- _Task objective_
Take the line containing "baseball christmas gift christmas ornament" and every line after it to the end of the records, and copy them exactly, excluding pictures.

=======

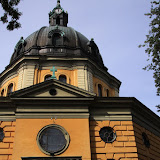 Stockholm - 4 Tag 094.jpg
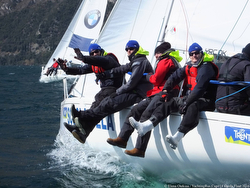 J/80 Russia Yachting Cup crew fun!
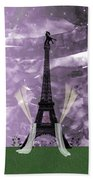Eiffel Tower - Paris - Love Beach Towel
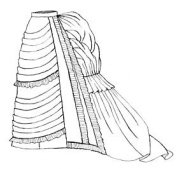 1875 Parisian Trained Skirt Pattern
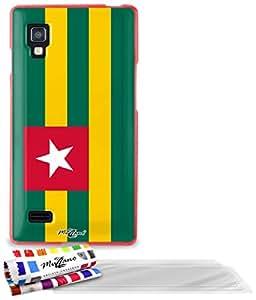 """Carcasa Flexible Ultra-Slim LG OPTIMUS L9 de exclusivo motivo [Bandera Togo ] [Roja] de MUZZANO  + 3 Pelliculas de Pantalla """"UltraClear"""" + ESTILETE y PAÑO MUZZANO REGALADOS - La Protección Antigolpes ULTIMA, ELEGANTE Y DURADERA para su LG OPTIMUS L9"""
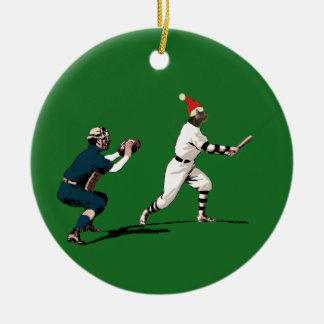 baseball christmas gift christmas ornament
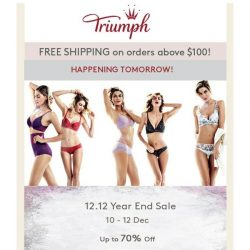 [Triumph] 12.12 Year End Sale Is Starting Tomorrow!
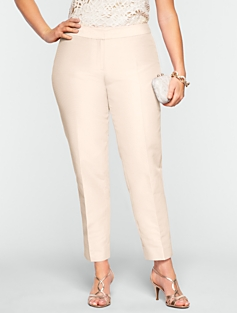 Heritage Faille Ankle Pants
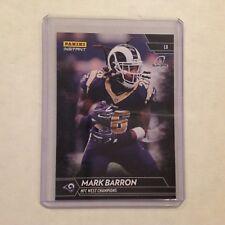 Mark Barron #204 Rams / Alabama MVP 1/1 Made 2017 Panini Instant Black NFL
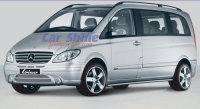 Mercedes - Vito New Styling - Lorinser Front Left Body Styling
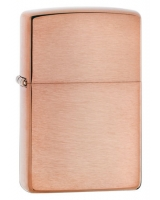 Brushed Solid Copper 161 - Zippo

=======

- _Solved exercise_
 baseball christmas gift christmas ornament
 [Triumph] 12.12 Year End Sale Is Starting Tomorrow!
 Heritage Faille Ankle Pants
 Mark Barron #204 Rams / Alabama MVP 1/1 Made 2017 Panini Instant Black NFL
 Mercedes - Vito New Styling - Lorinser Front Left Body Styling
 Brushed Solid Copper 161 - Zippo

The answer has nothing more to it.